Raw data:
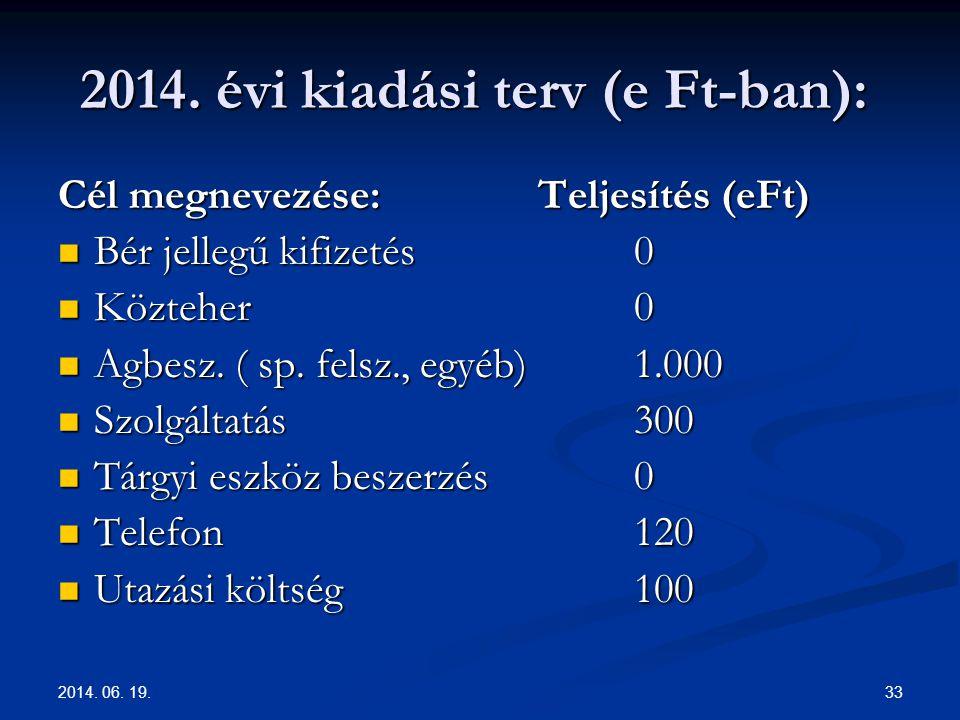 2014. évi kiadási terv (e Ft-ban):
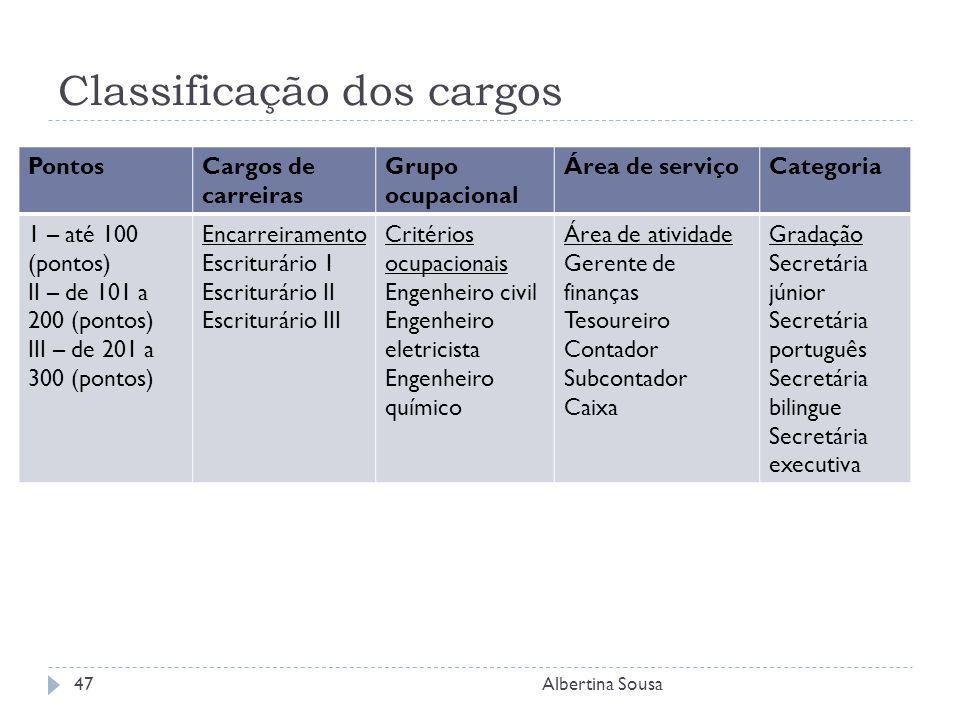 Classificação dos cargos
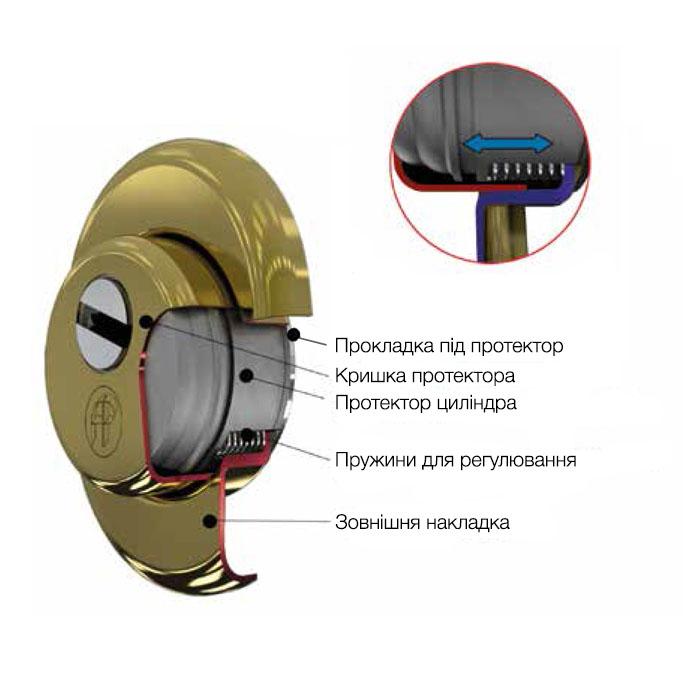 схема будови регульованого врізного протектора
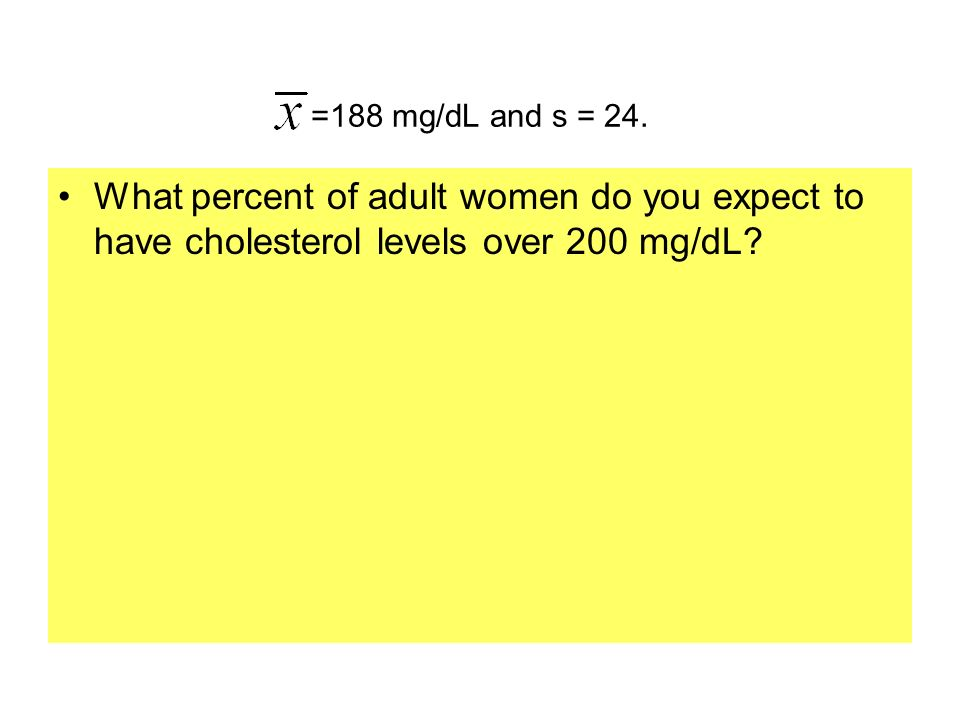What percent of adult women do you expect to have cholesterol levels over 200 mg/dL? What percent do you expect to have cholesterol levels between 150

Exercise description:
Copy each line above exactly, with no images.

Answer to the exercise:
 2014. évi kiadási terv (e Ft-ban):
 Classificação dos cargos
 схема будови регульованого врізного протектора
What percent of adult women do you expect to have cholesterol levels over 200 mg/dL? What percent do you expect to have cholesterol levels between 150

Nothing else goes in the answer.